# [Exercise]
Look below for the line with "Periodic table of the", then repeat it and all lines after it, exactly, minus any pictures.

# [Supplied information]
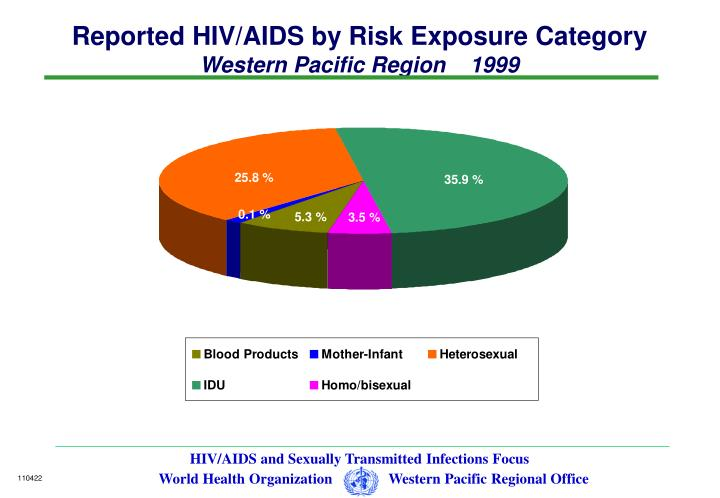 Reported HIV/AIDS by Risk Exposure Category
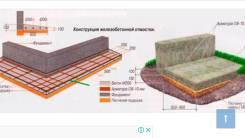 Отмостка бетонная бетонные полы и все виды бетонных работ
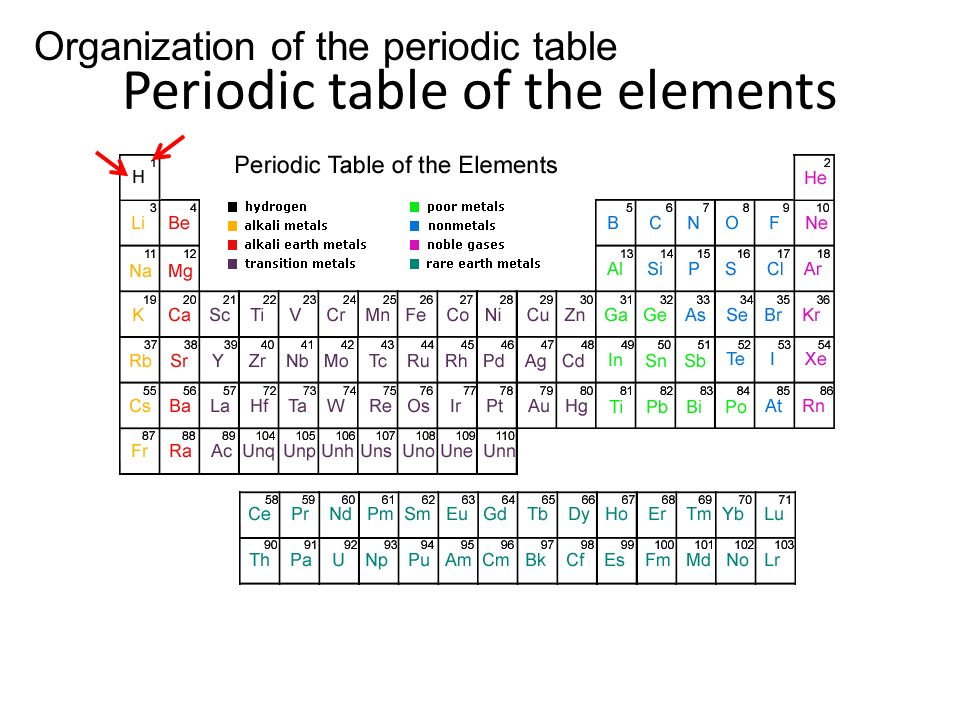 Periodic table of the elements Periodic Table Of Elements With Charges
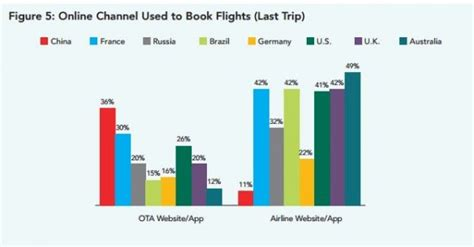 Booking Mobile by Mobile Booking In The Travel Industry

# [Exercise response]
 Periodic table of the elements Periodic Table Of Elements With Charges
 Booking Mobile by Mobile Booking In The Travel Industry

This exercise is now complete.